Prediction of Freezing of Gait in Parkinson’s from Physiological Wearables: An Exploratory Study

Prediction of Freezing of Gait in Parkinson’s from Physiological Wearables: An Exploratory Study 170 177 Journal of Biomedical and Health Informatics (JBHI)

Prediction of Freezing of Gait in Parkinson's from Physiological Wearables: An Exploratory Study

Freezing of gait (FoG) is a common and severe gait impairment among patients with advanced Parkinson’s disease. FoG is associated with falls and negatively impacts the patient’s quality of life. Wearable systems that detect FoG in real time have been developed to help patients resume walking by means of rhythmic cueing. However, current methods focus on detection, which require FoG events to happen first. Predicting that such episodes with few seconds before opens the road to preemptive cueing, which might help subjects to avoid freeze altogether. We analyzed wearable collected electrocardiography (ECG) and skin- conductance response (SCR) data from 11 subjects who experience FoG in daily-life, and found statistically significant changes in ECG and SCR data just before the FoG episodes, compared to normal walking.
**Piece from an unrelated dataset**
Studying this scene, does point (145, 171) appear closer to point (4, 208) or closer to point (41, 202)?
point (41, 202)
Based on these findings, we developed an anomaly-based algorithm for predicting gait freeze from relevant SCR features. We were able to predict 71.3% from 184 FoG episodes in the CuPiD dataset, with an average of 4.2 seconds before a freeze episode happened. Our findings enable the possibility of wearable systems, which predict with few seconds before an upcoming FoG from skin conductance, and start external cues to help the user avoid the freezing of gait episodes.